== Source document ==
---------------
We'll start with Walt.
WALT CZARNECKI: I hope that's the same result on Sunday.
First of all, I want to congratulate Joe, Tony and Joe on a wonderful, great season. It's wonderful to be up here with these three men, the teams they represent.
In terms of preparation, we're doing everything we can to be able to come somewhat close to these guys on Sunday afternoon.
Having said that, clearly like these other teams, the focus at Team Penske has been to getting to this point. We've had the season as you all know of some ups and downs, I won't belabor the point.
But we're here, we're prepared. We think we made some real gains particularly over the last three, four weeks. I think you'll find that the Miller Lite Ford and Brad are going to be competitive on Sunday afternoon.
THE MODERATOR: Coach, same question.
JOE GIBBS: First of all, we're really excited I think about the year and the way everything went for us in general with NASCAR. Our TV numbers and stuff look like they're going to be good. I think this is going to be a great race.
It's a thrill for me and our race team, from J.D., everybody down on the Gibbs side, to get a chance to go every weekend and compete against the kind of teams that we have, the best people in the world racing cars. It's a thrill for us to be here.
Each and every year it's a tough, tough deal, as everybody here knows. You got those three‑race Playoffs. I think NASCAR and everybody did a great job with the segment racing. I think that really added to our sport.
Just on a sidenote, if you told me 12 years ago I was going to be sitting up here with Tony Stewart... He kept me in the hauler, NASCAR hauler, every other week for the entire time I was with him.
TONY STEWART: You're welcome (laughter).
JOE GIBBS: I guess 33 wins and two championships is worth it. I can be bought (laughter).
Congratulations to Tony, Joe, Walt, everybody, and their race teams. It's a thrill for us to be a part of this. We're thrilled to be here.
THE MODERATOR: Joe, the 78 team.
JOE GARONE: Well, Joe just said it. The series overall with the Playoffs, the format, has been big. I know out in the market we're in, out in Colorado, a lot of the fans we meet, the new people we've seen, we've got a lot of new NASCAR fans in the last few years. We've seen a big swell out there, a build, just because of the excitement that's going on right now.
---------------
== Dataset entries ==

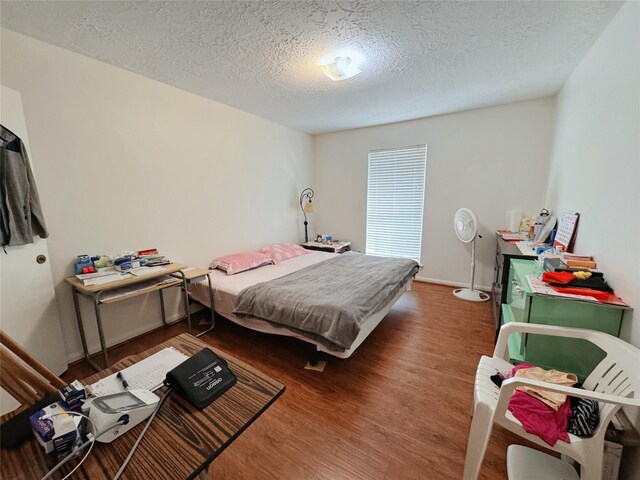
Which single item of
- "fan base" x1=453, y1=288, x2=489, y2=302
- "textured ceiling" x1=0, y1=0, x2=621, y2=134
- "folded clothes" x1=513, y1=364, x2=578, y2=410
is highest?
---------------
== Complete the following ==
A. Return, word for word, the part of the press conference transcript that opens with the words containing "THE MODERATOR: Joe, the" and closes with "on right now.".
B. Pick up the press conference transcript after its final line and keep it going.

== The responses ==
A.
THE MODERATOR: Joe, the 78 team.
JOE GARONE: Well, Joe just said it. The series overall with the Playoffs, the format, has been big. I know out in the market we're in, out in Colorado, a lot of the fans we meet, the new people we've seen, we've got a lot of new NASCAR fans in the last few years. We've seen a big swell out there, a build, just because of the excitement that's going on right now.

B.
To come into the Playoffs right now for us, the guys are just focusing on doing what they've been doing all year. In particular on the mile‑and‑a‑half's it's been pretty good. It's going to be exciting to see what we can pull off, racing against some good competition here, that's for sure.
THE MODERATOR: And Tony.
TONY STEWART: We're excited. Obviously it was a big undertaking over the winter to switch to Ford, to start our own chassis department. So to go out the first race of the year and win the Daytona 500 with Kurt and Ford was a great kickoff. Obviously the goal for the year is to get here to Homestead and have a car, if not multiple cars, in the Chase, in the final round here.
Excited to have Kevin here obviously. Feel like two weeks ago at Texas, that team really set the tone for what's going to happen this weekend I feel like. It's the last mile‑and‑a‑half we run before we come here. Feel like everybody at our shop was excited and encouraged the way those guys ran the last two or three mile‑and‑a‑half's. We've had a lot of speed.
Feel like there's been a gain at the right time of the year for our team, gained a lot of momentum. The last two weeks in particular, getting this Homestead car ready, I've been excited to hear all the guys at the shop that work on that 4 car, they feel like it's one of the best cars we've had all year if not the best car we've had all year. That's exactly what I want to hear as a car owner coming to Homestead, is we have the best piece, the best bullet in the chamber.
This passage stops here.